[TEXT EXCERPT]

[Start of Attachment]

This epidemic is likely to lead to the disruption of basic medical services and emergency facilities, the de-prioritization of treatment for other life-threatening diseases and conditions and for other chronic infectious diseases everywhere but especially in some developing countries, where the health system is already fragile.
Some feel that the response to this epidemic is overreacting, and that the remedies — border closures, quarantine, etc — are likely to be worse than the disease. Is this justified?
Even though they cannot prevent the outbreak from spreading the measures currently being taken by many countries can slow it down by reducing the increase in cases and limiting the number of severe patients that health systems have to manage at the same time.
The aim is not only to reduce the number of cases but also to spread them over time, avoiding congestion in emergency and intensive care units.
What are MSF's priorities in this context, and its main concerns?
Priorities for intervention vary from one context to another.
In some areas that seem to be spared today, such as the Central African Republic, South Sudan and Yemen, where fragile or war-torn health systems are already struggling to meet the health needs of the population, it is necessary to protect healthcare personnel and to limit the risks of spreading the epidemic as much as possible.
This is done by implementing prevention programmes — identifying areas or populations at risk; running health awareness and information activities; distributing soap and protective equipment for healthcare personnel; and reinforcing hygiene measures in medical structures — to prevent our hospitals and clinics from becoming places where the disease is transmitted. In these countries where MSF has a longstanding presence we want to contribute to these efforts against COVID-19 while ensuring continuity of care against malaria, measles, respiratory infections, etc.

[End of Attachment]

[Saved data entries]
[Start of Attachment]

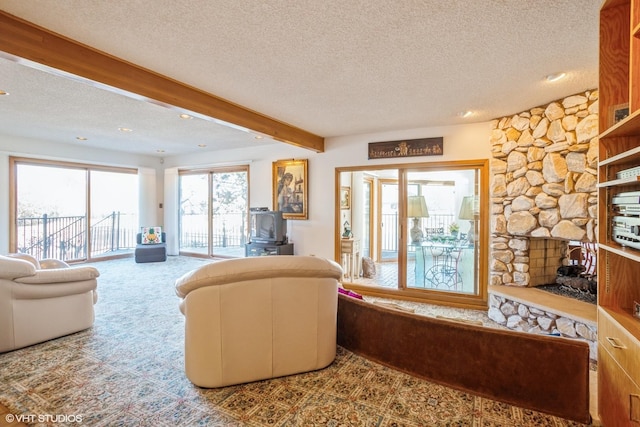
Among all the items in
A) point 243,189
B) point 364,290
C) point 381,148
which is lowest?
point 364,290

[End of Attachment]

[WORK ORDER A]
Please answer these questions on the excerpt on the COVID-19 epidemic:
(i) Which hospital units does spreading cases over time aim to keep from becoming congested?
(ii) Which three countries are named as areas that seem to be spared today?
(iii) Against which diseases does MSF want to ensure continuity of care?
[WORK ORDER B] Carry on the excerpt on the COVID-19 epidemic from its final sentence.

[EXERCISE ANSWER A]
(i) Emergency and intensive care units.
(ii) The Central African Republic, South Sudan and Yemen.
(iii) Malaria, measles and respiratory infections.

[EXERCISE ANSWER B]
This continuity is now weakened by the restrictions (a ban on entering the country, preventive isolation for 14 days, etc.) imposed by governments on staff from certain countries, such as Italy, France and Japan, where some of our international staff come from, as well as the closure of borders and the suspension of certain air links. Despite these constraints, our strength lies in the fact that we can rely on locally recruited staff in our countries of intervention. They represent 90% of our employees in the field.
In countries where health systems are more robust but where the epidemic is particularly active, such as Italy or Iran, the main challenge is to avoid overloading hospital care capacities. In these contexts we can contribute to the efforts of national medical teams by making MSF staff available to support or relieve them when needed. We can also help by sharing our experiences in triage and control procedures for infections acquired during epidemics. We have provided teams to support four hospitals in northern Italy and have also offered support to the Iranian authorities to support them in caring for severe patients. Depending on the evolution of the epidemic in France, we will make available to the response our experience, our logistics and the know-how of our staff, if they can be useful.
One of the keys of the fight against COVID-19 is the availability of protective equipment, in particular masks and gloves used for medical examinations. The anticipation of shortages leads to requisitions by many states, which can in turn become a reflex on the part of states to monopolise these precious resources. In the current context such equipment should on the contrary be considered as a common good to be used rationally and appropriately and therefore to be allocated as a priority to health workers exposed to the virus, wherever they are in the world.
Generally speaking, this pandemic requires solidarity not only between states but at all levels, based on mutual aid, cooperation, transparency, the sharing of resources, and, in the affected areas, towards the most vulnerable populations and towards caregivers.